DOCUMENT EXCERPT -
◇ ◇ ◇ ◇

Guest Column | October 10, 2013

Partners, Vendors See Channel Conflict Differently

By Lawrence M. Walsh, president and CEO of The 2112 Group

Vendors acknowledge channel conflict is a persistent challenge in their partner relations, but they don’t nearly believe the problem is as severe as solutions providers, according to a new study by The 2112 Group.

In The 2112 Group’s Channel Perception: Vendors vs. Partners report, produced with the support of Business Solutions Magazine, solutions providers gave channel conflict a moderate rating of 5.66 on a 10-point scale. However, vendors’ channel executives answering the same question gave a relatively low rating of 3.75.

When the numbers are broken down further, 55 percent of solutions providers say channel conflict is moderate to high, where 59 percent of vendors see no conflict at all.

◇ ◇ ◇ ◇

INFORMATION SHOWN -
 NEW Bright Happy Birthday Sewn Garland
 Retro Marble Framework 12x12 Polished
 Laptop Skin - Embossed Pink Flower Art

◇ ◇ ◇ ◇

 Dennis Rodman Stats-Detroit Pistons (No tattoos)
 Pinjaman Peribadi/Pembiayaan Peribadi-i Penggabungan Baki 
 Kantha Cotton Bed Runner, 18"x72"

◇ ◇ ◇ ◇

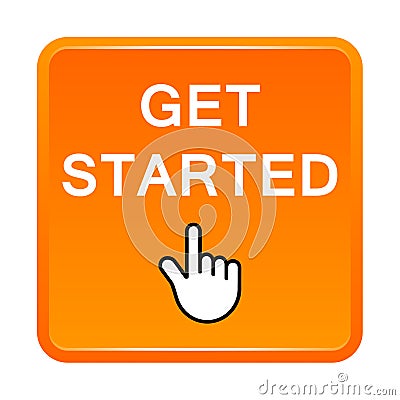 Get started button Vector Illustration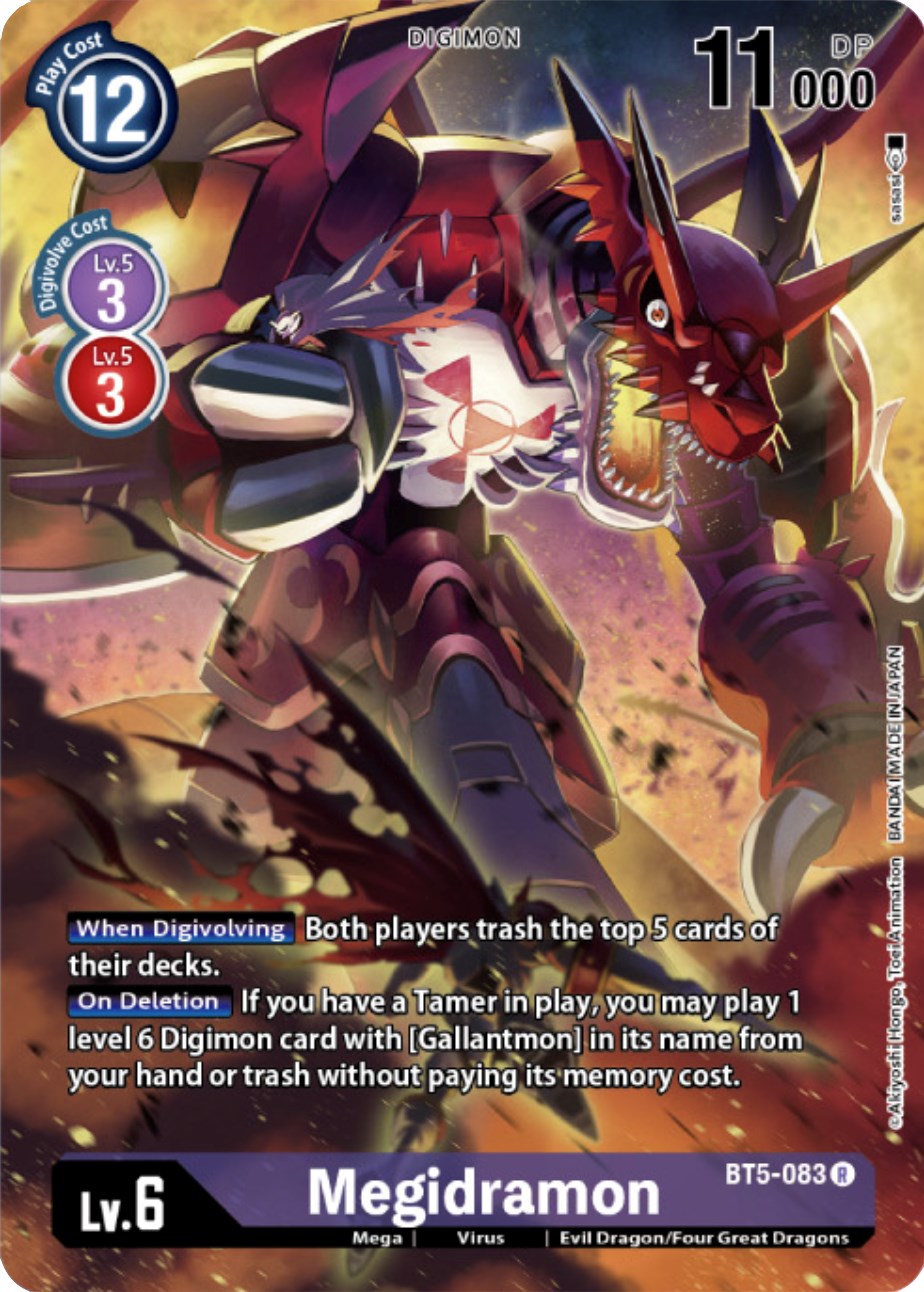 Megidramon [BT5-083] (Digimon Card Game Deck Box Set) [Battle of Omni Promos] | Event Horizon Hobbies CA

◇ ◇ ◇ ◇

REQUIRED TASKS -
**1.** According to the channel conflict column, what shows that vendors and solutions providers see channel conflict differently? Answer in one to three sentences.
**2.** In the channel conflict column, what rating did vendors' channel executives give channel conflict?
The data above plays no part in this work.

SOLUTIONS -
**1.** In the study, solutions providers rated channel conflict a moderate 5.66 on a 10-point scale, while vendors' channel executives gave it a relatively low 3.75. Broken down further, 55 percent of solutions providers called the conflict moderate to high, whereas 59 percent of vendors saw no conflict at all.

**2.** 3.75 on a 10-point scale.